Jeff’s Ongoing Fugue of Pain: An Autobiography

Jeffs Ongoing Fugue of Pain

A History of My Life

By Jeff Somers

 

 

PART ONE: in which I eat dogs and become acquainted with Jesuit cruelty.

 

Where to start? I was born in Jersey City, New Jersey to an Irish-German family of thirteen: six brothers, five sisters, two parents. Only four survived the great bratwurst famine of 1974, two of them being my parents, who mourned the deaths of my siblings by dumping the surviving kids in private school and taking a cruise around the world. In private school my brother Yan and I learned to sing songs from The Sound of Music and tap dance, skills which have saved my life on more than one occasion. After the cruise, my parents went on an extended tour of Europe, from which they have yet to return.

As a result, Yan and I returned from the 1981 semester at school to find the house abandoned. A pack of wild, rabid dogs had broken through the screen door on the back porch and made it their home, and my poor brother Yan was mauled quite badly before I could Tap the dogs to death. I set about nursing Yan and scavenging our ancestral home for foodstuffs and potable water. It was, after all, a long summer. We survived it by eating carefully salted dog meat and drinking rainwater which had so much lead in it I went temporarily color blind in August. When Yan had regained enough of his strength, we set about repairing our ancestral home and plundering my father’s abandoned stocks of pornography. The summer passed quickly, then.

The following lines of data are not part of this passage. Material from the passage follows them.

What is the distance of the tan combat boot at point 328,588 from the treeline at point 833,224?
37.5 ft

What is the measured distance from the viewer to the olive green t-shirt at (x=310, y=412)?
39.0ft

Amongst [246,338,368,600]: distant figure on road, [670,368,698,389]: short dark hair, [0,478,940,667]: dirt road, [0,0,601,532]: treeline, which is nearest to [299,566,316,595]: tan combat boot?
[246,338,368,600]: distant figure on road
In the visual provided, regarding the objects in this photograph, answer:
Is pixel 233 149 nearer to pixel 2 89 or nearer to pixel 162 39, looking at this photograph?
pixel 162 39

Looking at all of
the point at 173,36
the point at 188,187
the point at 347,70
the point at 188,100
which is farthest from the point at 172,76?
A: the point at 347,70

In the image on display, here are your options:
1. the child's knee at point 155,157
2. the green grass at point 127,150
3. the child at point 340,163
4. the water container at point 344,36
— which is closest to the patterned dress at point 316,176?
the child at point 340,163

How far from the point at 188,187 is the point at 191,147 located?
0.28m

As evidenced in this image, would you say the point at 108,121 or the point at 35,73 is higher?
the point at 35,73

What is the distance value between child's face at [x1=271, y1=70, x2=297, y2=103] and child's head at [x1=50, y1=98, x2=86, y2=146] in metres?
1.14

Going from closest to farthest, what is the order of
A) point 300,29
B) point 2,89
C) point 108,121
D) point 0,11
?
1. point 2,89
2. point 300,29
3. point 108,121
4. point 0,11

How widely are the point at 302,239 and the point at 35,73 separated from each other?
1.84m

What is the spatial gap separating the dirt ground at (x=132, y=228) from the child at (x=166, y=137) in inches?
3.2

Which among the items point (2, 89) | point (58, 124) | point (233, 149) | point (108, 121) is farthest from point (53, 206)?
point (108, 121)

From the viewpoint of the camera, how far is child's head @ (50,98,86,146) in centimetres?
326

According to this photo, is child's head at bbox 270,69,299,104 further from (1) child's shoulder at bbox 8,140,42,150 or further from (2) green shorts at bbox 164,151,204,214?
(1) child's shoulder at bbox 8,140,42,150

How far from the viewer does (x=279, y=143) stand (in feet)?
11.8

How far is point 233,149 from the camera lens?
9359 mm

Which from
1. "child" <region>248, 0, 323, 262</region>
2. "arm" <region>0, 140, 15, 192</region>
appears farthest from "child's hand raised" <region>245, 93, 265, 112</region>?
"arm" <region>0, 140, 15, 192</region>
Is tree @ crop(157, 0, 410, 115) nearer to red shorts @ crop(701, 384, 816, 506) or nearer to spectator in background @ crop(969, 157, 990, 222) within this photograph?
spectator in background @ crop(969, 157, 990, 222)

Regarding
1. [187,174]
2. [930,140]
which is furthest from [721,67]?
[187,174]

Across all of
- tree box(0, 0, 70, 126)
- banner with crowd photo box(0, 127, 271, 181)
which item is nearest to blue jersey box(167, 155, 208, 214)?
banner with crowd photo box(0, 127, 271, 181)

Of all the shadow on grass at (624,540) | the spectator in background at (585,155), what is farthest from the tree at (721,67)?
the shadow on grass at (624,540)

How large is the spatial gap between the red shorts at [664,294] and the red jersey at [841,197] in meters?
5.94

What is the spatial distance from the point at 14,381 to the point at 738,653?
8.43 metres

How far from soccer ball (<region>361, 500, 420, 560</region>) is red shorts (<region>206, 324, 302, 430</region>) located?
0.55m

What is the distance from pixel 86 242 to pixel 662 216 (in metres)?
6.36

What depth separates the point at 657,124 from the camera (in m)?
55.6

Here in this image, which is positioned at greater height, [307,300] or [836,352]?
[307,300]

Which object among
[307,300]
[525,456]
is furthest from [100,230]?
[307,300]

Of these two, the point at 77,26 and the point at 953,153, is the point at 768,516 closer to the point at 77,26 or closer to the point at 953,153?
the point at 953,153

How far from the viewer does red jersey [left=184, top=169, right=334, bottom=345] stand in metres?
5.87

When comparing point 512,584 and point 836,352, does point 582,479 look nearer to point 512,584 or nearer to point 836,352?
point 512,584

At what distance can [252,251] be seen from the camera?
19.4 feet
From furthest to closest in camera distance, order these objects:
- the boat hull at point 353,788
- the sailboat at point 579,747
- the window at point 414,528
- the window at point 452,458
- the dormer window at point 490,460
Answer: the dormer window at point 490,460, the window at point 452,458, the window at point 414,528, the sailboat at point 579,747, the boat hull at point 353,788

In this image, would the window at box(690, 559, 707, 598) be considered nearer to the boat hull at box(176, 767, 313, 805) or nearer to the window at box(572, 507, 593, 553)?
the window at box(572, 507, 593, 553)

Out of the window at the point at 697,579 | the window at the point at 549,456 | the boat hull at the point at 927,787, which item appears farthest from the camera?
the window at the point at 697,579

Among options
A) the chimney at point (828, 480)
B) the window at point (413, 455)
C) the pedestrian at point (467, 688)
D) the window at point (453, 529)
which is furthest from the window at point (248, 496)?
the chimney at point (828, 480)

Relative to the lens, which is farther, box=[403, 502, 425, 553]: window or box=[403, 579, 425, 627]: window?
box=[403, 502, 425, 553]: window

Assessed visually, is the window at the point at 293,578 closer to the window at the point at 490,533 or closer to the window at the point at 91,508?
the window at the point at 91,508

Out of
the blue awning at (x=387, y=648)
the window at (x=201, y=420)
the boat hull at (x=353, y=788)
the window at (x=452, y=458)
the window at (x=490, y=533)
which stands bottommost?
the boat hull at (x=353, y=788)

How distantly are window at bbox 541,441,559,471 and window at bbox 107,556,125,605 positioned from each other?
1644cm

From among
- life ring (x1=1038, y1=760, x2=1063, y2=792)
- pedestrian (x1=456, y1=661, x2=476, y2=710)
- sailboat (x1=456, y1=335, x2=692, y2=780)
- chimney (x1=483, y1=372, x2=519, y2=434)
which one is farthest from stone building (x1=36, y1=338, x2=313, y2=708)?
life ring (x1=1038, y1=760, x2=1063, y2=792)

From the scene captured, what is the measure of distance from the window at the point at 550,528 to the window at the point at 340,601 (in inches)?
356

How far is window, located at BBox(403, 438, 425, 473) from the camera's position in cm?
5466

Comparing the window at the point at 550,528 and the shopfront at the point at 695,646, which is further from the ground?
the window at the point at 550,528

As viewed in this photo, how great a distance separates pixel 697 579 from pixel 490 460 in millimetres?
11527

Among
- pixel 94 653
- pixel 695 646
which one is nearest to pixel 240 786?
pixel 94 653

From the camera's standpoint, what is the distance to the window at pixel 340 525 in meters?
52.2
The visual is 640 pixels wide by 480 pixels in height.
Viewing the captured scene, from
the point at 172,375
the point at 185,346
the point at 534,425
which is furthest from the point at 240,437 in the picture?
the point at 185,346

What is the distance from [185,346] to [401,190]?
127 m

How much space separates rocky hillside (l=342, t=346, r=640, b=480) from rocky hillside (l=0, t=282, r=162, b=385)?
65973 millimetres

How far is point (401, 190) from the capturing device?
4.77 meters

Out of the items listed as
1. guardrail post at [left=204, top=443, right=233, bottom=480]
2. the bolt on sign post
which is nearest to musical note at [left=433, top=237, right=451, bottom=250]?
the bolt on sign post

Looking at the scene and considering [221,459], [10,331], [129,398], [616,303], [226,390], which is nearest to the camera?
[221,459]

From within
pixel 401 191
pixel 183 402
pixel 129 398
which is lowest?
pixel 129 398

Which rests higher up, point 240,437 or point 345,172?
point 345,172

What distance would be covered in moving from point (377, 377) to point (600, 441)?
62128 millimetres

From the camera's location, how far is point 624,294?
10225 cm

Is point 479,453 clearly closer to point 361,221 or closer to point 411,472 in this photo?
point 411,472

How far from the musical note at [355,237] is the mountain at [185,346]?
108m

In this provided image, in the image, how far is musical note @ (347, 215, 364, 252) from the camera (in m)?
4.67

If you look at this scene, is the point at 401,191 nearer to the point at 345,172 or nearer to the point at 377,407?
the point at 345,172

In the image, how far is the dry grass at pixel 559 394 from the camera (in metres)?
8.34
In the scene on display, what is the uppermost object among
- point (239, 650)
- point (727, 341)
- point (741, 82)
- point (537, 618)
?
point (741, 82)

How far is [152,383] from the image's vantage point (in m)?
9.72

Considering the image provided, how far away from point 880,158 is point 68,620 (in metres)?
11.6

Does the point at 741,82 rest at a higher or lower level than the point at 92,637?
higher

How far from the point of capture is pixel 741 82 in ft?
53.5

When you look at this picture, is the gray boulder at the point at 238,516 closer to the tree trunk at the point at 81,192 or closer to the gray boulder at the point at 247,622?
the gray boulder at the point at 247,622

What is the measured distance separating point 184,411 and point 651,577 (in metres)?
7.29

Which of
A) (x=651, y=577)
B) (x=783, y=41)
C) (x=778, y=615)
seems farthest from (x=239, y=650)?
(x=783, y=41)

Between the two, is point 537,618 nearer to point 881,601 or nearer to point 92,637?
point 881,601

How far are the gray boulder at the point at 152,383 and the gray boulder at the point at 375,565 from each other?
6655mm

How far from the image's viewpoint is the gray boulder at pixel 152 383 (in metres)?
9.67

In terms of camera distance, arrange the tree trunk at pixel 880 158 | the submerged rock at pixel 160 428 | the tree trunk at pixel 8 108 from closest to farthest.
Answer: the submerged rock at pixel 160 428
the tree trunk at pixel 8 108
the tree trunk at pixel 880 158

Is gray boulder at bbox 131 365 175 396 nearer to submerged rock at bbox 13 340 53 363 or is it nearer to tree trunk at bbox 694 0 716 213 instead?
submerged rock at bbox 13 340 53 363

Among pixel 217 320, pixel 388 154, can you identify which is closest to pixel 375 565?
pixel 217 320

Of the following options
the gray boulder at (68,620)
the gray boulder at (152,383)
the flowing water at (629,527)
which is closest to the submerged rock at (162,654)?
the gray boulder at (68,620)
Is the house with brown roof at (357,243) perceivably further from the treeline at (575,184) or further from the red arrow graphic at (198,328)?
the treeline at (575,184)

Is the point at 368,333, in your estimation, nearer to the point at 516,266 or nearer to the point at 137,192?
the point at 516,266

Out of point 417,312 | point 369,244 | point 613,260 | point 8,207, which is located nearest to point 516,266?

In the fall we matriculated into high school. Our parents maintained a long arm and enrolled us in St. Peter’s There But For the Grace of God Academy, which was a pseudo-religious-slash-military establishment stressing Latin and self-mutililation. We awoke one fine September day to find the ancestral home surrounded by Jesuit Commandos, who piled us into an armored truck along with several other frightened boys. Yan and I cheered our fellow kidnap victims by singing The Sound of Music (Yan’s voice indistinguishable from Julie Andrews’) and we plotted a brisk escape from the truck; but once the rear doors were thrown open Yan and I were inexplicably ratted out by our fellows. My brother and I entered St. Peter’s as prisoners, and spent our first weeks there being beaten on a daily basis by a burly priest named Father Hump, until we could speak perfect Latin, although we could no longer remember our own names.

St. Peter’s There But for The Grace of God Academy was designed to instill in its charges a sense of discipline and a love of God. Towards the first goal, we were enrolled in classes such as Sewing Leather Sneakers for Nike Inc. and Kathie Lee Gifford Clothing Line 101. These classes taught us to be patient, to endure hardship, and to manage complex and minute tasks with broken and bloodied fingers. Towards the second goal, we were beaten unto insensibility, at which point we often hallucinated that Jesus came down from heaven to deliver us from our living hell, which certainly made us love him….until we awoke for Cooking for the Jesuits 101 at 5am the next morning, an advanced class that often resulted in failing grades and thrown food, at which point we started resenting Jesus all over again.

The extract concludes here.